These brute force solutions are getting a bit worrying, but here is another one. (I keep promising myself to get out of my comfort zone, but (unfortunately!) code like this is too easy to write).

Statutory Warning: Spoilers ahead


;; For all 0-9 pandigital numbers, find the ones which have successive

;; substrings of length 3 diisible by 2,3,...,17.



(defparameter *prime-divisors* #(17 13 11 7 5 3 2))



;; A number is 0-9 pandigital if it (a) is 10 digits long, and (b) has every digit from 0-9

(defun is-pandigital (num)

  (declare (type fixnum num))

  (let ((digits-seen (make-array 10 :element-type 'bit :initial-element 0)))

    (do* ((n num (floor (/ n 10)))

          (d (mod n 10) (mod n 10))

          (num-digits 0 (1+ num-digits)))

         ((= n 0) (and (= num-digits 10)

                       (every (lambda (x) (= x 1)) digits-seen)))

      (setf (bit digits-seen d) 1))))



(defun check-divisibility (num div-index)

  (= 0 (mod num (aref *prime-divisors* div-index))))



(defun get-three-digit-num (num)

  (let ((ones (mod num 10))

        (tens (mod (floor (/ num 10)) 10))

        (hundreds (mod (floor (/ num 100)) 10)))

    (+ ones

       (* 10 tens)

       (* 100 hundreds))))



;; Go backwards in groups of three digits and check divisibility

(defun has-divisible-substrings (num)

  (do* ((n num (floor (/ n 10)))

        (div-index 0 (1+ div-index))

        (dividend (get-three-digit-num n) (get-three-digit-num n))

        (div-p (check-divisibility dividend div-index)

               (and div-p (check-divisibility dividend div-index))))

       ((< n 10000) div-p)))



(defun check-substring-pandigital-range (start end)

  (declare (type fixnum start end))

  (let ((candidates '()))

    (loop for num from start to end do

         (if (and (is-pandigital num)

                  (has-divisible-substrings num))

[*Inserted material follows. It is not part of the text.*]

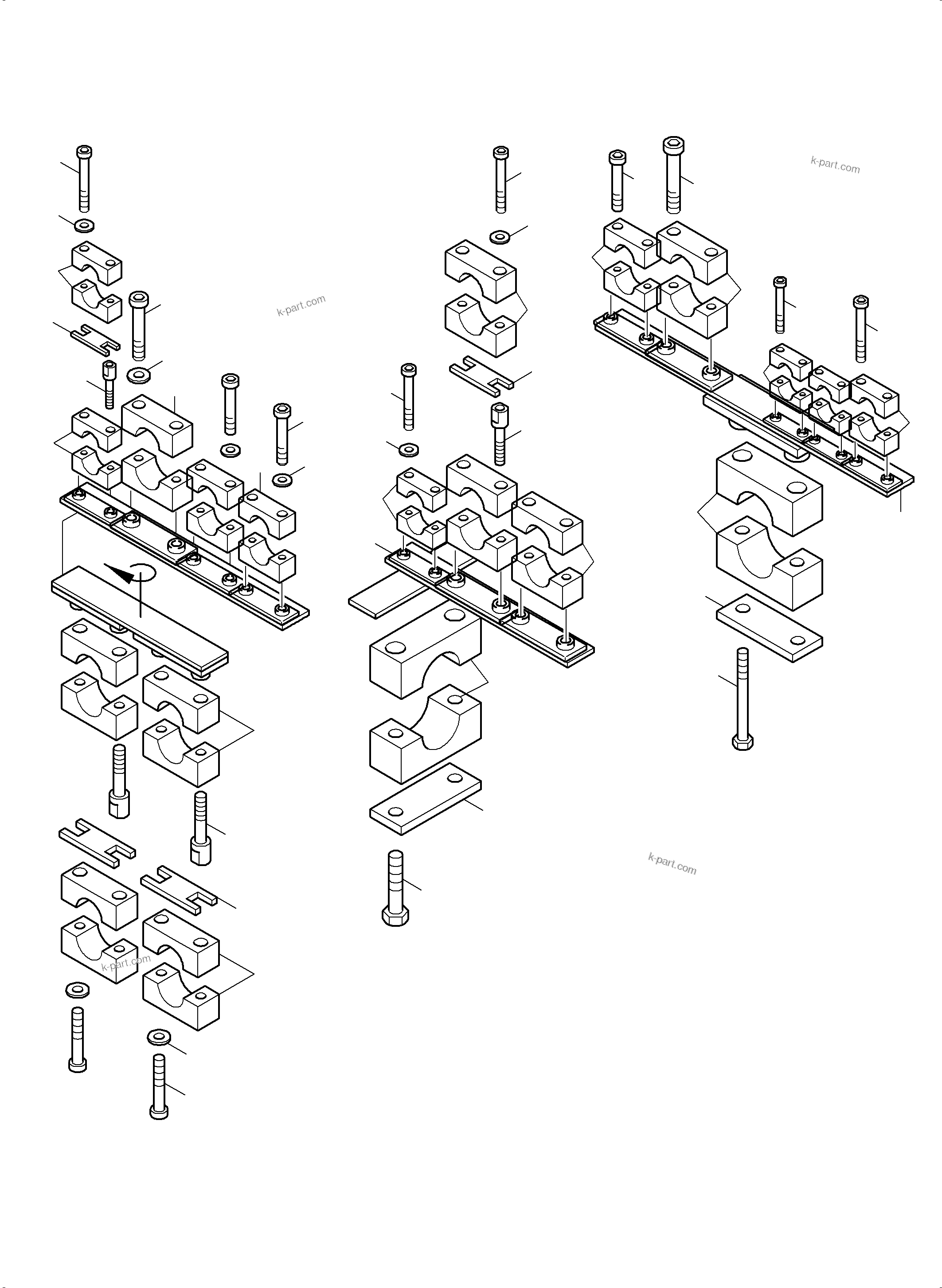 k-part.com

k-part.com

k-part.com

k-part.com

             (push num candidates)))

    candidates))



(defun euler43 ()

  (let ((candidates (check-substring-pandigital-range 1234567890 9876543210)))

    (print candidates)

    (apply #'+ candidates)))

As before, evaluating (euler43) shows the final solution (sum), along with the (six!) candidate numbers making up the sum. This took a whopping 4.3 hours to churn through the 8.5 billion numbers. Maybe I need to create a new constraint for these problems: either pen-and-paper, or something slow (like Python ?! :P), so that brute force is never tempting again.